Thursday, 28 August 2008

Dialogue Suu Kyi’s Real Motive

The Irrawaddy News

The burning question is: What was the real meaning and motive behind Aung San Suu Kyi’s refusal to meet UN Special Envoy Ibrahim Gambari last week?

Does it represent the first step in a new political strategy to blunt the relentless march to the 2010 elections?

The Nobel Peace Laureate may feel that time is running out for the country’s opposition, and the momentum is now in favor of the ruling military regime in its effort to establish a civilian government based on “disciplined democracy.”

There’s no doubt she sent a strong message to the world, and many observers call it a “smart, but risky move.”

Yes, it’s smart and risky, but she had no other choice. It was time for a bold move, and she made it.

Actually the motive is clear—to initiate an effective, long-sought direct dialogue between her and the top military leaders. She clearly believes a dialogue—with compromise on both sides—is the most effective chance to establish real democracy in Burma, which she has called for since she entered politics in 1988.

Last November, Suu Kyi sent a message through Gambari in which she again called for direct dialogue with top military leaders, rather than with Aung Kyi, the liaison minister appointed by the junta last year in a move to ease mounting international pressure following the monk-led uprising in 2007 September.

Also, Suu Kyi, in the past months, has sent a specific message to the UN, one critical of its lack of backbone in demanding a time-bound dialogue process and sticking to substantive issues, rather than allowing itself to be manipulated by the junta’s efforts to legitimize itself.

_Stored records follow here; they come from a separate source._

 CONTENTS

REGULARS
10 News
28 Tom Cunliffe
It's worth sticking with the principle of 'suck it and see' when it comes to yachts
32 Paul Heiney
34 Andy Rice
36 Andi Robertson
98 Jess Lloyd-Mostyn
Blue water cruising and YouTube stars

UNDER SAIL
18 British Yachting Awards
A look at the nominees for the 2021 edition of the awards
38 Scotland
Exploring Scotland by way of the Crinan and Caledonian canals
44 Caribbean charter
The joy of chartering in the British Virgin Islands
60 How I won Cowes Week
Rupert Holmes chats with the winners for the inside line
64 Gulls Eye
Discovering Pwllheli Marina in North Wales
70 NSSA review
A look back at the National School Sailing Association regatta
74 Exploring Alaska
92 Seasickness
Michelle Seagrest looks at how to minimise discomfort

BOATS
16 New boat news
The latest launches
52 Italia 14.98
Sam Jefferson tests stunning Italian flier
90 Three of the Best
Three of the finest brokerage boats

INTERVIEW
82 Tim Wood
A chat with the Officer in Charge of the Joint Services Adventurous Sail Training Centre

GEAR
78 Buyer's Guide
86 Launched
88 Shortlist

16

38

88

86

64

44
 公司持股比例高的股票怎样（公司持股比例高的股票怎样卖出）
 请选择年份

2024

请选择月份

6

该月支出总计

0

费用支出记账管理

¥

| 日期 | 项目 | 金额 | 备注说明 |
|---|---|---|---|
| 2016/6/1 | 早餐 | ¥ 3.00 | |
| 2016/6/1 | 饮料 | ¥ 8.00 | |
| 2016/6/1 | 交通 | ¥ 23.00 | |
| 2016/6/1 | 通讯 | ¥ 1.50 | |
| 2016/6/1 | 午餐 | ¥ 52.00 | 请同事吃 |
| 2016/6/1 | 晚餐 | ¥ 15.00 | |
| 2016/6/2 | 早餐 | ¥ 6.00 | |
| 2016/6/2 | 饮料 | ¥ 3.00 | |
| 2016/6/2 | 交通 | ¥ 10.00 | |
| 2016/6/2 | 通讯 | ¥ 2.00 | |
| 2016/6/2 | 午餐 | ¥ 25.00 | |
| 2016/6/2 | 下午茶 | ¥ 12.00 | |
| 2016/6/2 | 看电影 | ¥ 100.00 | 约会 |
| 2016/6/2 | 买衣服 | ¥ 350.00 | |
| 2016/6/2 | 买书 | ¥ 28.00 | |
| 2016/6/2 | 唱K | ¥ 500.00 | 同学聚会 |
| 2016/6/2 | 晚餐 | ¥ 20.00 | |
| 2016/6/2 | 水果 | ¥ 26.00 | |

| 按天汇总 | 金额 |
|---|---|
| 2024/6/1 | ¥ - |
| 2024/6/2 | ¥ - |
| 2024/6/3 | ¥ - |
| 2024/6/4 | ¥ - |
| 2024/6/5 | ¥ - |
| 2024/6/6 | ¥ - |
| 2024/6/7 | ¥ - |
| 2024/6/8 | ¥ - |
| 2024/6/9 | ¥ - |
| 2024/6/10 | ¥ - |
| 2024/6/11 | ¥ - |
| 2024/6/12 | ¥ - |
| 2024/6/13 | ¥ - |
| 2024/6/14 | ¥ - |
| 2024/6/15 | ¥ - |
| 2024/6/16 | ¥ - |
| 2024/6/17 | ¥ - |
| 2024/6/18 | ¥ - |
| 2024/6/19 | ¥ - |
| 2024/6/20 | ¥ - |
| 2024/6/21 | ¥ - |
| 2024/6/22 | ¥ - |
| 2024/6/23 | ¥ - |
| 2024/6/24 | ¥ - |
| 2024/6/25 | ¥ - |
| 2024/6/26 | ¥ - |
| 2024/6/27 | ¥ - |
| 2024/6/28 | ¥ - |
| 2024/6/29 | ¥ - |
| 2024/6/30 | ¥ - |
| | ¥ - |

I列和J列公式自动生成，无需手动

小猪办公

Nyan Win, the spokesperson for her opposition group, the National League for democracy, quoting her when she met with seven NLD executive members in January 2007, said, “She must be really disappointed with the UN’s current process because of the lack of a time frame,”

Nyan Win recently told The Irrawaddy, “It would be one of causes of her refusal to meet with the UN envoy.”

“We can’t continue to work with Mr Gambari under this condition without a time frame,” said Nyan Win. During Gambari’s latest trip, said Nyan Win, he discussed the upcoming elections in meetings with the NLD executive members, and he met with junta-backed political and civil groups. “That was not on the list of what he is supposed to do,” said Nyan Win. “It’s outside his mission.”

Earlier, Gambari had said the UN has offered to assist in the upcoming elections in an effort to ensure fairness and establish international credibility. “We suggested that he not talk about the upcoming 2010 elections,” said Nyan Win. “But he said nothing about our suggestion.”

Gambari’s publically stated mission includes securing the release of all political prisoners, including Suu Kyi, and restarting direct talks between Suu Kyi and top junta leaders.

Nyan Win bluntly said Gambari’s latest trip was a waste of time. Marie Okabe, a deputy spokeswoman for UN Secretary-General Ban Ki-moon, countered such criticism, calling the envoy’s visits a “process, not an event.”

Suu Kyi must believe that she has very little time left to craft a constructive agreement with the junta that could bring true democracy to Burma. She knows the junta is good at using “a process” to stall. The countdown to the 2010 elections draws nearer with each day.

Indeed, Suu Kyi has probably made a risky move, but it may be the only chance left to alter the junta’s march to a “disciplined democracy,” a euphemism for military rule.